What you have to do:
Copy out every line of the records below word for word, leaving out the pictures.

Spatial relation data:
[Start]

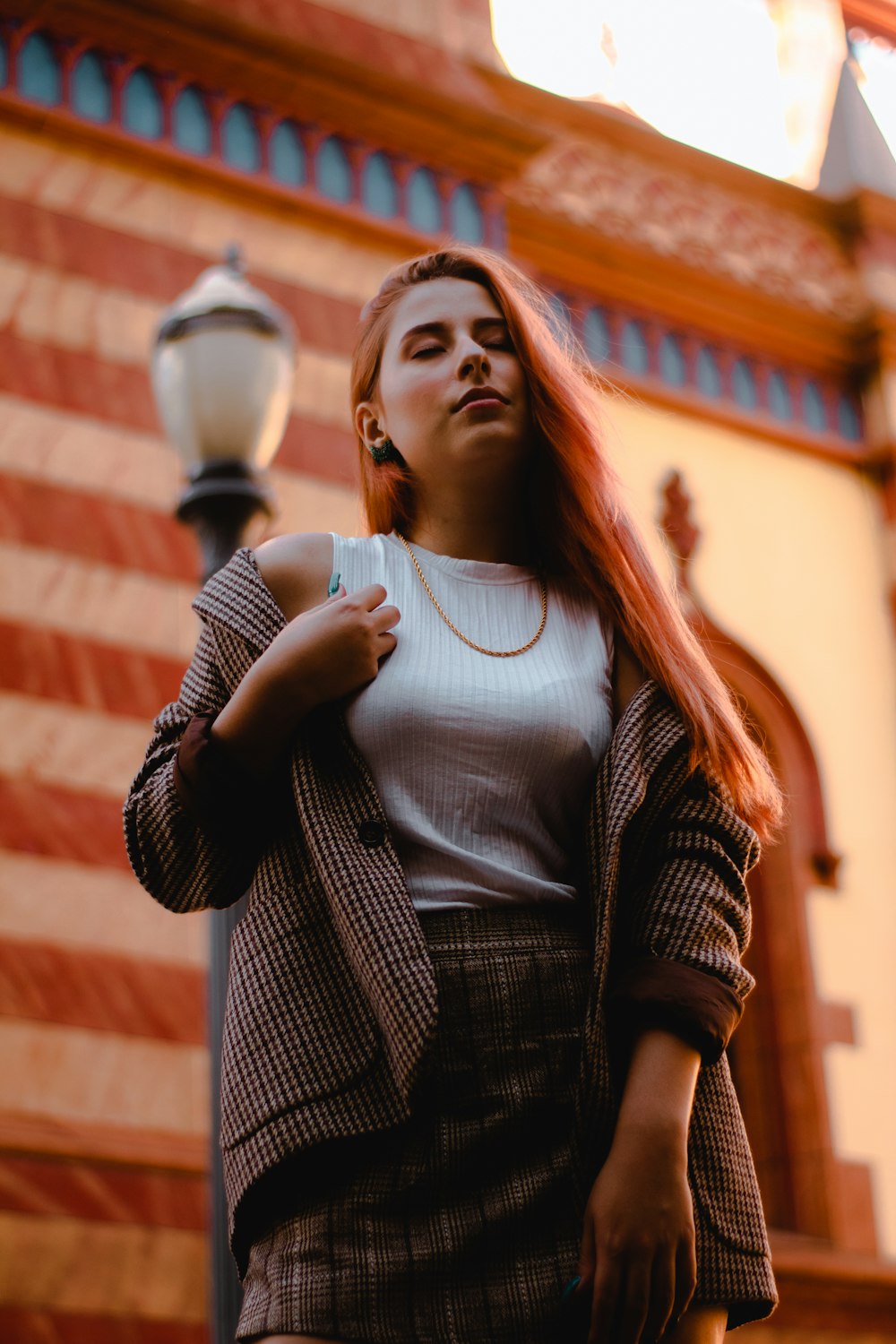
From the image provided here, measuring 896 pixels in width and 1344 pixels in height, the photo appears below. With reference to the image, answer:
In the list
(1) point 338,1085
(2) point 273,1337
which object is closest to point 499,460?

[End]

Task response:
From the image provided here, measuring 896 pixels in width and 1344 pixels in height, the photo appears below. With reference to the image, answer:
In the list
(1) point 338,1085
(2) point 273,1337
which object is closest to point 499,460?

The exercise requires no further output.